Statistical Thinking and Data Fluency.
How you gather, manage, and use information will determine whether you win or lose.Bill Gates
In this course you learn and practice critical, statistical thinking based on complex rectangular panel data. You will become data fluent and learn major skills that you can use in your academic and business career.
Specifically, you will be trained in the core competencies:
- Data Manipulation
- Data Visualization
- Data Modeling
- Data Reporting
The skills are introduced step by step. Your learning process is supported by DataCamp, an intuitive learning platform for data science and analytics. Your skills will be tested in weekly assignments.
In our seminar, we deal with description, prediction and causal inference. We start our journey thinking about relationships and associations. In statistical terms we calculate a correlation coefficient.
"Films Nicolas Cage appeared in" and the "Number of people who drowned by falling into a pool" are correlated with r = 0.66.http://www.tylervigen.com/spurious-correlations
Does Nicolas Cage Movies cause suicide? What makes a relationship causal? What is the relation between correlation, regression and causal inference?

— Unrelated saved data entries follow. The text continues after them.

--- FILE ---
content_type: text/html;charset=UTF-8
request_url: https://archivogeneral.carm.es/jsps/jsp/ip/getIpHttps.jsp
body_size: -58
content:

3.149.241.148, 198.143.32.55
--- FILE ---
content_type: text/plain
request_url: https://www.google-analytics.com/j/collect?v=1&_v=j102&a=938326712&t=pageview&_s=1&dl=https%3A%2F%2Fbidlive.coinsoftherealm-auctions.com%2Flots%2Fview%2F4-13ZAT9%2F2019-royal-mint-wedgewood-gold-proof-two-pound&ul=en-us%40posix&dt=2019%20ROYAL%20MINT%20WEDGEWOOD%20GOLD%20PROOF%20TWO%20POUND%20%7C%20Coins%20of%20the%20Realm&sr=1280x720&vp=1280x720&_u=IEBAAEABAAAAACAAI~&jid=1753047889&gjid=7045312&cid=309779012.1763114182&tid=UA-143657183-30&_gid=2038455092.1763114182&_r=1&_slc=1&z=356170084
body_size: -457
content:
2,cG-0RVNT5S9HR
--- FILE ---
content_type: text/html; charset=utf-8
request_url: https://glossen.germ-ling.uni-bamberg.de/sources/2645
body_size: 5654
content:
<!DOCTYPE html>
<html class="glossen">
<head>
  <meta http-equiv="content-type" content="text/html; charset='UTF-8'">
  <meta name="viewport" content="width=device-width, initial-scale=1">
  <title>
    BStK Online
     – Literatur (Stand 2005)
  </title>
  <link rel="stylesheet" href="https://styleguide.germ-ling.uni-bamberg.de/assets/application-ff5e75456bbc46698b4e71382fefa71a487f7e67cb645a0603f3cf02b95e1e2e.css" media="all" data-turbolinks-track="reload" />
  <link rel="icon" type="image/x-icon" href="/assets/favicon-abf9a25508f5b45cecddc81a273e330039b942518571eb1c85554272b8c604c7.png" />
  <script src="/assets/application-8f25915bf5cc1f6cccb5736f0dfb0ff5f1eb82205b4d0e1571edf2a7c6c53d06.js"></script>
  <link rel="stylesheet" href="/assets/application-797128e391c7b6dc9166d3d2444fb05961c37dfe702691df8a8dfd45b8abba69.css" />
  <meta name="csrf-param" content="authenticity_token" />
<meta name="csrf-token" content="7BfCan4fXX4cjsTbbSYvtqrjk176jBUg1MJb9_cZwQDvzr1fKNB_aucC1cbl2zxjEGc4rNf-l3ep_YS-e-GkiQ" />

The fundamental problem for causal inference is that we can observe only one outcome for an individual at a time. This is the actual outcome, e.g. participating in a training programme or taking medicine (the so called treatment). For one specific person, we cannot know what would have happened if that person was not participating in the programme.
We can come closer to a causal answer with special data or a certain methodology. We may run an experiment and compare two groups, one with and one without training.
From Correlation to Regression.
We are gonna talk about what has been, what is and what always will be the most important statistical technique ever: Regression.Prof. Matt Masten (Duke University)
The methodological roadmap is as follows:
- Group Comparison (t-Test and Chi-squared test)
- Simple Linear Regression
- Dummy explanatory variable
- Continuous explanatory variable
- Categorical explanatory variable
- Multiple Linear Regression
- Parallel Slopes (Dummy + Continuous)
- Interaction Effects
- Continuous * Categorical
- Continuous * Continuous
- Marginal Effects
- Logistic Regression
- Fixed Effects Regression
- First difference
- Time demeaning
- Least Square Dummy Variable
These methods are our tools to answer intriguing questions.